• Input data
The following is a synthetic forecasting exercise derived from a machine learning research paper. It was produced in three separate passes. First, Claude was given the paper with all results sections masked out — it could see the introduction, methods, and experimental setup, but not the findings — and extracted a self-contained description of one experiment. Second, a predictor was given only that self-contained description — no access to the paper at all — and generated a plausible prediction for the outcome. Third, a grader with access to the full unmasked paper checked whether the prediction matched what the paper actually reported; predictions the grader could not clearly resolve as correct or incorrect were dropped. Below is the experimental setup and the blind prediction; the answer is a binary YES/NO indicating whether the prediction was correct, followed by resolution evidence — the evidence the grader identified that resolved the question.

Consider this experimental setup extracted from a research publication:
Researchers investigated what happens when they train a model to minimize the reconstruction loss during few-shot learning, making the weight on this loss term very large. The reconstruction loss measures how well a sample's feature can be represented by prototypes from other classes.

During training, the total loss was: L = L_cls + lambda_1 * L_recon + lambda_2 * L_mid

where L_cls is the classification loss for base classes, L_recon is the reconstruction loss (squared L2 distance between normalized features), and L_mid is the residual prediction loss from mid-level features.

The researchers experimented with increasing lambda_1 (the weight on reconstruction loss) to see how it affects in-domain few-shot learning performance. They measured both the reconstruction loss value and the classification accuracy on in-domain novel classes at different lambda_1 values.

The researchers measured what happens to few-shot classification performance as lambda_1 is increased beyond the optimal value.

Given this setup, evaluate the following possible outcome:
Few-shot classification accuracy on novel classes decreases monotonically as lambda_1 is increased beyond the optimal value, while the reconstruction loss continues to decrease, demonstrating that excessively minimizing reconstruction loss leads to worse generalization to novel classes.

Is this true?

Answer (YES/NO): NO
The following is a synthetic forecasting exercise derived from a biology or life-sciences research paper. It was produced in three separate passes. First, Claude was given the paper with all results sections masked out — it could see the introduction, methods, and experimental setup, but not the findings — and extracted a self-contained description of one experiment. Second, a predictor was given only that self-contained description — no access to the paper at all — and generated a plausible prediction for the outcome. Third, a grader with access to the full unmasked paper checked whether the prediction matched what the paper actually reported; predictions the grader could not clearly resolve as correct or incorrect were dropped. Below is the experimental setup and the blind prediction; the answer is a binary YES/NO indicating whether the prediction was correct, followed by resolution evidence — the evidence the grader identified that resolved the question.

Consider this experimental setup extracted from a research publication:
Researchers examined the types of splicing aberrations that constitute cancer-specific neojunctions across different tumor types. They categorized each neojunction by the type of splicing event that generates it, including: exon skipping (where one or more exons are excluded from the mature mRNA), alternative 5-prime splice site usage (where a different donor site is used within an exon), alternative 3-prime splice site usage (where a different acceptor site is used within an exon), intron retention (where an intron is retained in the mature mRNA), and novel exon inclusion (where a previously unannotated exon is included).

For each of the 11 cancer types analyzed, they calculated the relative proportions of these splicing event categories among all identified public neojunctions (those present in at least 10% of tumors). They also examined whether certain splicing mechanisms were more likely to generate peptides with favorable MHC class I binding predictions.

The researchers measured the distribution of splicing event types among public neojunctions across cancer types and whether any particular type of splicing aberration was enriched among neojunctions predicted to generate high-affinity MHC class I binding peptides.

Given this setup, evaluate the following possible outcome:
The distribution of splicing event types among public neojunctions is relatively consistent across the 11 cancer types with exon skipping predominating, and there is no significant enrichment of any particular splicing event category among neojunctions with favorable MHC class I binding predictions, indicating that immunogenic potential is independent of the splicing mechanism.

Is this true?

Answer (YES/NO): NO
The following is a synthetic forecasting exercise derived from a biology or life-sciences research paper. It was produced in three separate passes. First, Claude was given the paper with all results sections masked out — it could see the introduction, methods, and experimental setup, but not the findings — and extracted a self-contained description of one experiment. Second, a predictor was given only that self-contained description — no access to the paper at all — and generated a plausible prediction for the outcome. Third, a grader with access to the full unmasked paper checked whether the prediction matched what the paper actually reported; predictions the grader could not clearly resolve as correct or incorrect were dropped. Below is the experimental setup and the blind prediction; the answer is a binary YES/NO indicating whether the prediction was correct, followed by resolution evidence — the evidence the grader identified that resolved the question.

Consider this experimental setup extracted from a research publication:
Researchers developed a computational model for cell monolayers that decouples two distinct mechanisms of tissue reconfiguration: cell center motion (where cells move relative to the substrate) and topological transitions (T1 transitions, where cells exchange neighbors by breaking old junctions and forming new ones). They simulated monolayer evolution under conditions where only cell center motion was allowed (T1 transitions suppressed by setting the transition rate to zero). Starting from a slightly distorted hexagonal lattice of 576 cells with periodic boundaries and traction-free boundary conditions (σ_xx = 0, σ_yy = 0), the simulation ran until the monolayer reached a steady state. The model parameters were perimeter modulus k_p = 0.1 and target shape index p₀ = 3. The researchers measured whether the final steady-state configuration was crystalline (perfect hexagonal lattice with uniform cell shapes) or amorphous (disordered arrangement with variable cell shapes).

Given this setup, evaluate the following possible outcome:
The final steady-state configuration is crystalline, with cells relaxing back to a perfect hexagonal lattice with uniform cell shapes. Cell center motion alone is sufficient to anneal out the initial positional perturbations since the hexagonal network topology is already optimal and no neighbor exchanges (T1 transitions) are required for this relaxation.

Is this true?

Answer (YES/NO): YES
==
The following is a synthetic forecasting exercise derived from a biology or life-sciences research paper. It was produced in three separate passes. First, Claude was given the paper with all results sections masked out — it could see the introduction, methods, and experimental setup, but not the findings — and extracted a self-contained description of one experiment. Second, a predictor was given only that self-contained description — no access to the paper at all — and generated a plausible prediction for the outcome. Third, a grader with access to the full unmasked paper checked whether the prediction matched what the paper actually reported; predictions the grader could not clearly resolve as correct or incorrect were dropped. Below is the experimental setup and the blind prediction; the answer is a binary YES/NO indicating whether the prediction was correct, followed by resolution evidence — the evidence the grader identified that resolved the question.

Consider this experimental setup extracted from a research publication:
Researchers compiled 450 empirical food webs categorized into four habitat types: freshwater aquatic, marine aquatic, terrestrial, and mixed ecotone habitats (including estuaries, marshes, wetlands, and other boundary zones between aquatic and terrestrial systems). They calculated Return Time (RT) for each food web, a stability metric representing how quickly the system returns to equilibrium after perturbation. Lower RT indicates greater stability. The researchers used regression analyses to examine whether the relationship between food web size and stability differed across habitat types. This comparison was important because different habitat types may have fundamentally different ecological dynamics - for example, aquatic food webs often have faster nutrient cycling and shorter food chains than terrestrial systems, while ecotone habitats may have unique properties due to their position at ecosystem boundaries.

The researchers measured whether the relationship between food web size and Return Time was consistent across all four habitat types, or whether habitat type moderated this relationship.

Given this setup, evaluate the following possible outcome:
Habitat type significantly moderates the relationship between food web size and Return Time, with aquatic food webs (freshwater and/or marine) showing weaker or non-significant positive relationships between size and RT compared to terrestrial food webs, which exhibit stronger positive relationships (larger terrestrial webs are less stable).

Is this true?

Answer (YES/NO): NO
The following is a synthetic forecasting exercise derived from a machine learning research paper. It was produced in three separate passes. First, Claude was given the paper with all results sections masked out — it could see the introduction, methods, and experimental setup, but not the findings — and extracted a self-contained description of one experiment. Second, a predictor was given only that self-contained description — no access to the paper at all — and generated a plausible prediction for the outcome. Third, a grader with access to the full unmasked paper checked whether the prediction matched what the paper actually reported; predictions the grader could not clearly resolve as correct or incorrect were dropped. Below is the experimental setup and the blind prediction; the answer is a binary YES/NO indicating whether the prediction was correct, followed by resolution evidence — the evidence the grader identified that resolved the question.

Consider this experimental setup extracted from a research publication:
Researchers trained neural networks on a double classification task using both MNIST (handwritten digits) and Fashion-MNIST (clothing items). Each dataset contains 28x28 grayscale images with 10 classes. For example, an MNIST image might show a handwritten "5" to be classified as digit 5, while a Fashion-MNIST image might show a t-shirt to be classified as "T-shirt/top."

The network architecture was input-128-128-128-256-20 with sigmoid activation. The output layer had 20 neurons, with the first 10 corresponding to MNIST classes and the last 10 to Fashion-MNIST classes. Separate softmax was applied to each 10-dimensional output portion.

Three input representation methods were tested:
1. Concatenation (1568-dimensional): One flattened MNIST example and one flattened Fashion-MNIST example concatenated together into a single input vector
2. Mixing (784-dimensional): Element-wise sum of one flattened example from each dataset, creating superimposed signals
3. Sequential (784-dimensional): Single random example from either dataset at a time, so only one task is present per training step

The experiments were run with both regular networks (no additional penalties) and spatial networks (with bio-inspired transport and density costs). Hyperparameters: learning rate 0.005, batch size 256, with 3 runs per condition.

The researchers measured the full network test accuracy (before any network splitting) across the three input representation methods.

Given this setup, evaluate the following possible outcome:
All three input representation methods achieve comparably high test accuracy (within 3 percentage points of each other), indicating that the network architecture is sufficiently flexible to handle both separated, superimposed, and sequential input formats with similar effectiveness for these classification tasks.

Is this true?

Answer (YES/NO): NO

• What you have to do
Collect each line of the entries that has the word "weight", copying it in full.

• Output
Researchers investigated what happens when they train a model to minimize the reconstruction loss during few-shot learning, making the weight on this loss term very large. The reconstruction loss measures how well a sample's feature can be represented by prototypes from other classes.
The researchers experimented with increasing lambda_1 (the weight on reconstruction loss) to see how it affects in-domain few-shot learning performance. They measured both the reconstruction loss value and the classification accuracy on in-domain novel classes at different lambda_1 values.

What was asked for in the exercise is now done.